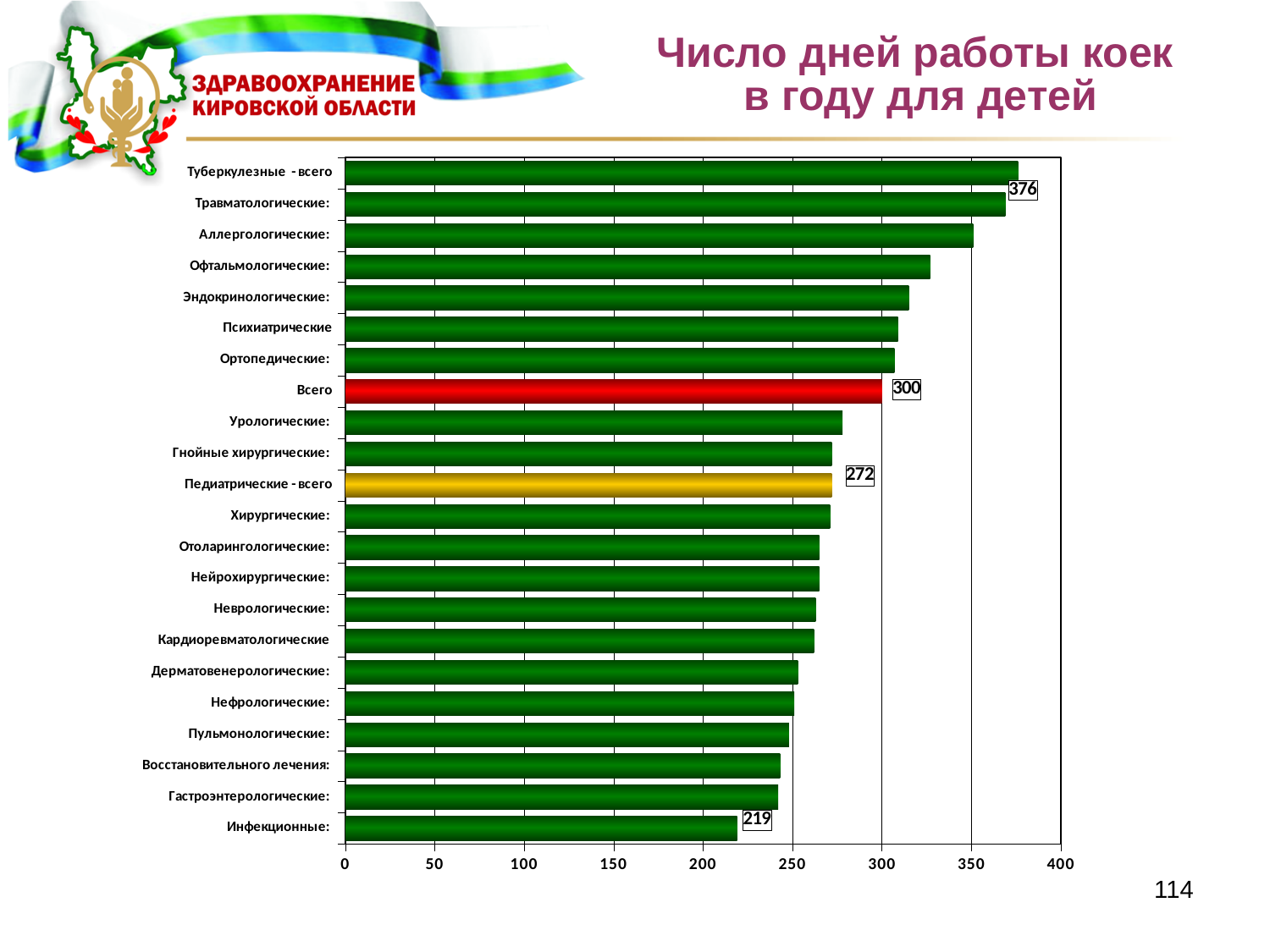
What is the value for Педиатрические - всего? 272 What is the difference between the values for Туберкулезные - всего and Инфекционные? 157 Is the value for Офтальмологические greater or less than 300? greater What is the value for Всего? 300 Which is larger, the value for Травматологические or the value for Урологические? Травматологические What is the difference between the values for Всего and Педиатрические - всего? 28 What is the value for Туберкулезные - всего? 376 How many categories are shown in the chart? 22 Which category has the lowest value? Инфекционные What is the value for Инфекционные? 219 Which category has the highest value? Туберкулезные - всего What type of chart is shown on the slide? bar chart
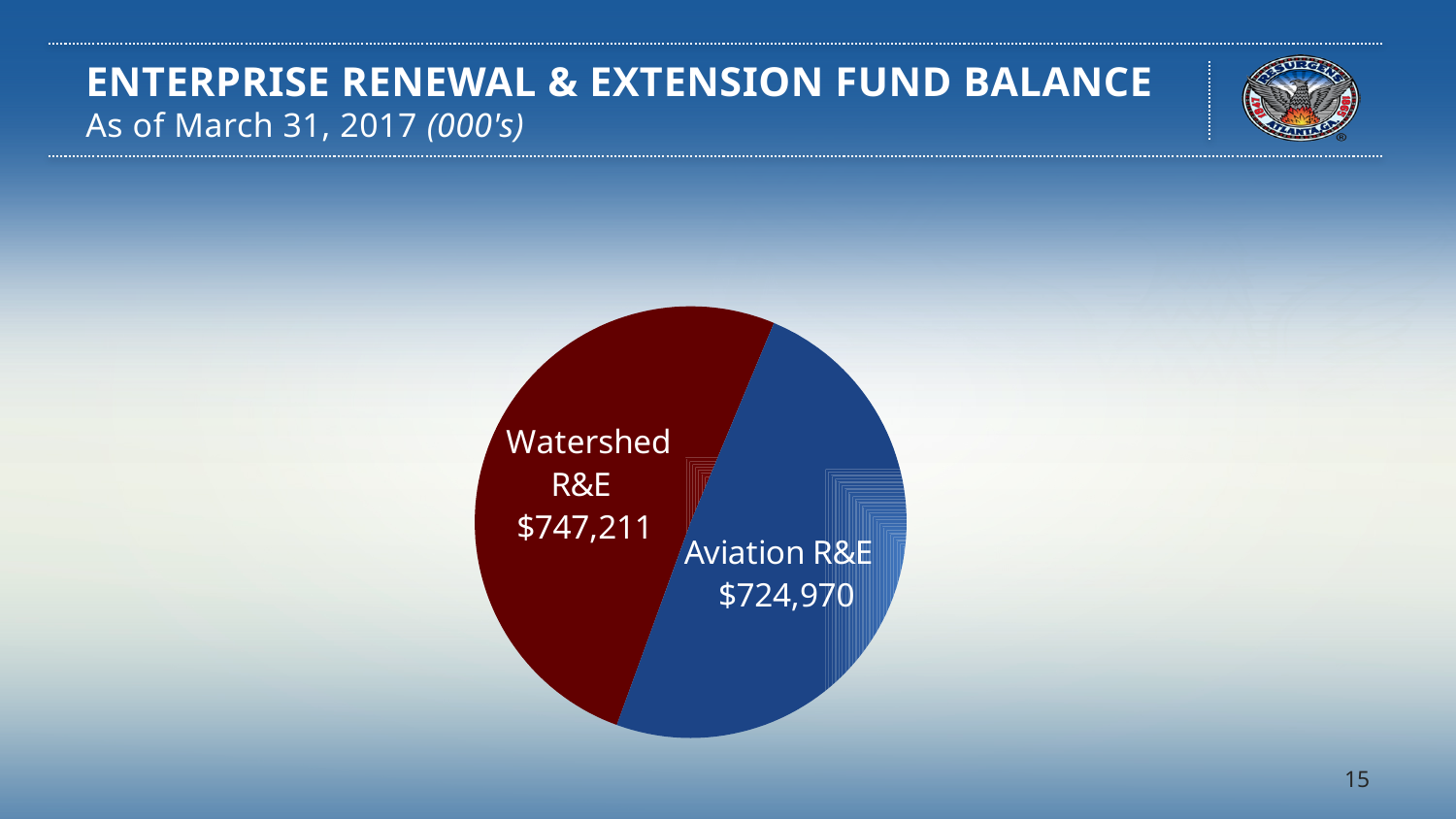
What type of chart is shown on the slide? pie chart Is the value for Watershed R&E larger or smaller than the value for Aviation R&E? larger How many slices does the pie chart have? 2 What is the value shown for Aviation R&E in the pie chart? $724,970 What colour is the Aviation R&E slice of the pie chart? blue What is the difference between the Watershed R&E and Aviation R&E values? $22,241 Which slice of the pie chart has the smaller value? Aviation R&E What is the value shown for Watershed R&E in the pie chart? $747,211 What is the combined total of the two slices in the pie chart? $1,472,181 Which slice of the pie chart has the larger value? Watershed R&E What is the title of the chart on the slide? Enterprise Renewal & Extension Fund Balance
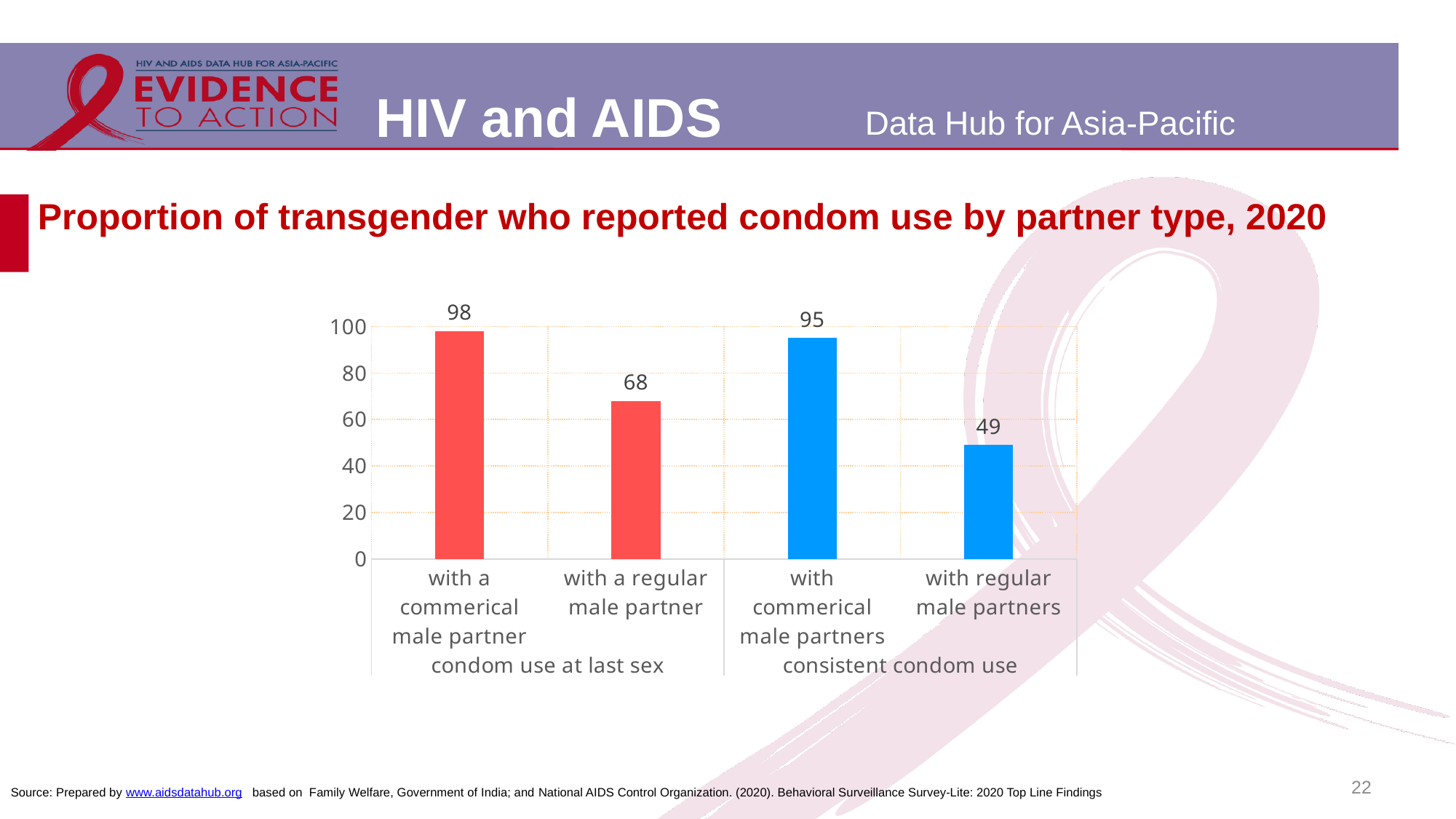
How many bars are shown in the chart? 4 What colour are the bars for consistent condom use? blue What is the value for condom use at last sex with a commercial male partner? 98 What is the value for consistent condom use with commercial male partners? 95 Which is larger: condom use at last sex with a regular male partner or consistent condom use with regular male partners? condom use at last sex with a regular male partner What is the difference between consistent condom use with commercial male partners and with regular male partners? 46 What is the value for consistent condom use with regular male partners? 49 What is the difference between condom use at last sex with a commercial male partner and with a regular male partner? 30 Which category has the lowest value? with regular male partners (consistent condom use) Which category has the highest value? with a commerical male partner (condom use at last sex) What kind of chart is shown on the slide? bar chart What is the value for condom use at last sex with a regular male partner? 68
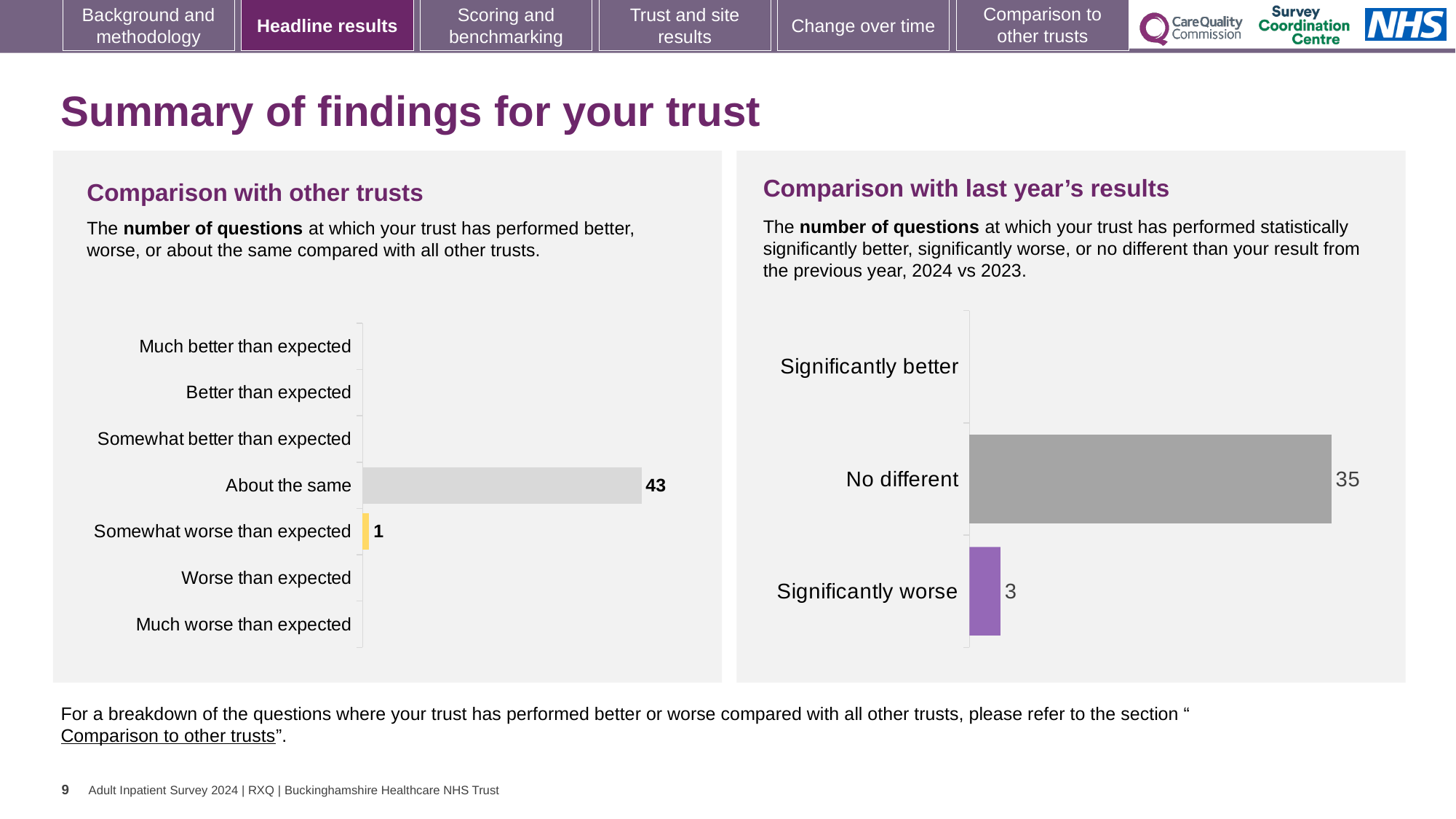
In the 'Comparison with other trusts' chart, what is the value for 'About the same'? 43 In the 'Comparison with last year's results' chart, what is the value for 'Significantly worse'? 3 What kind of chart is the 'Comparison with other trusts' chart? Bar chart In the 'Comparison with other trusts' chart, how many categories are listed on the vertical axis? 7 In the 'Comparison with other trusts' chart, which category has the highest value? About the same In the 'Comparison with last year's results' chart, what is the difference between 'No different' and 'Significantly worse'? 32 In the 'Comparison with last year's results' chart, how many categories are listed on the vertical axis? 3 In the 'Comparison with last year's results' chart, what colour is the 'Significantly worse' bar? Purple In the 'Comparison with last year's results' chart, which category has the highest value? No different In the 'Comparison with other trusts' chart, what is the value for 'Somewhat worse than expected'? 1 In the 'Comparison with other trusts' chart, what is the difference between 'About the same' and 'Somewhat worse than expected'? 42 In the 'Comparison with last year's results' chart, what is the value for 'No different'? 35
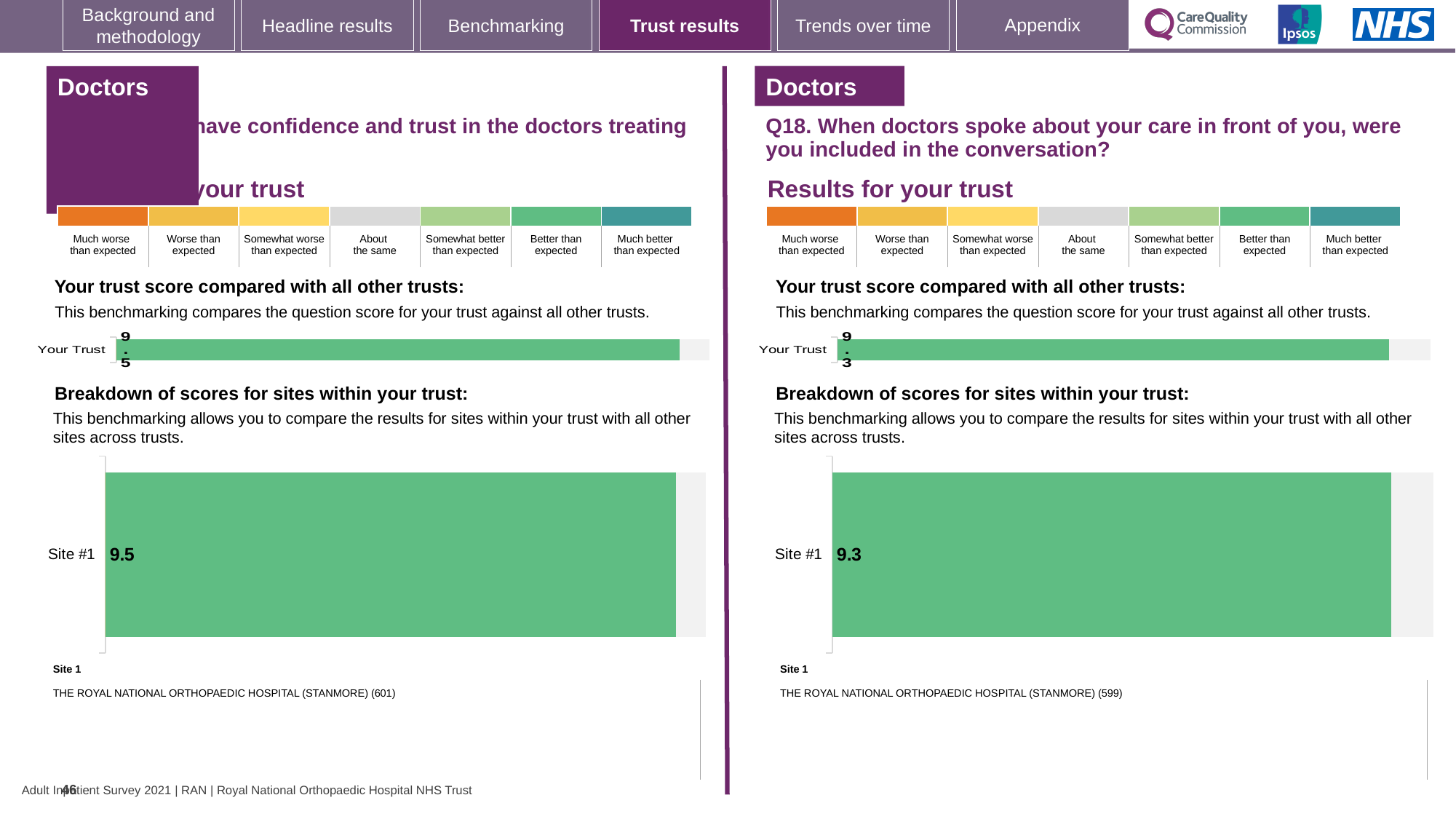
How many sites are shown in the 'Breakdown of scores for sites within your trust' chart on the left half of the slide? 1 What colour is the Site #1 bar in the breakdown chart on the left half of the slide? Green In the 'Breakdown of scores for sites within your trust' chart on the left half of the slide, what is the value for Site #1? 9.5 What type of chart is used to show the Site #1 score in the breakdown section on the right half of the slide (Q18)? Bar chart Which site is listed as Site 1 beneath the breakdown chart on the right half of the slide (Q18)? THE ROYAL NATIONAL ORTHOPAEDIC HOSPITAL (STANMORE) (599) On the right half of the slide (Q18), what is the score shown for Your Trust in the 'Your trust score compared with all other trusts' chart? 9.3 How many sites are shown in the 'Breakdown of scores for sites within your trust' chart on the right half of the slide (Q18)? 1 In the 'Breakdown of scores for sites within your trust' chart on the right half of the slide (Q18), what is the value for Site #1? 9.3 Which is larger: the Site #1 score in the left breakdown chart or the Site #1 score in the right (Q18) breakdown chart? The left chart (9.5) What is the difference between the Your Trust score on the left half of the slide and the Your Trust score on the right half (Q18)? 0.2 On the left half of the slide, what is the score shown for Your Trust in the 'Your trust score compared with all other trusts' chart? 9.5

----

Which lines in the items above contain the string "slices", with capitalization counting? Show every such line in full.

• Answer below:
What type of chart is shown on the slide? pie chart Is the value for Watershed R&E larger or smaller than the value for Aviation R&E? larger How many slices does the pie chart have? 2 What is the value shown for Aviation R&E in the pie chart? $724,970 What colour is the Aviation R&E slice of the pie chart? blue What is the difference between the Watershed R&E and Aviation R&E values? $22,241 Which slice of the pie chart has the smaller value? Aviation R&E What is the value shown for Watershed R&E in the pie chart? $747,211 What is the combined total of the two slices in the pie chart? $1,472,181 Which slice of the pie chart has the larger value? Watershed R&E What is the title of the chart on the slide? Enterprise Renewal & Extension Fund Balance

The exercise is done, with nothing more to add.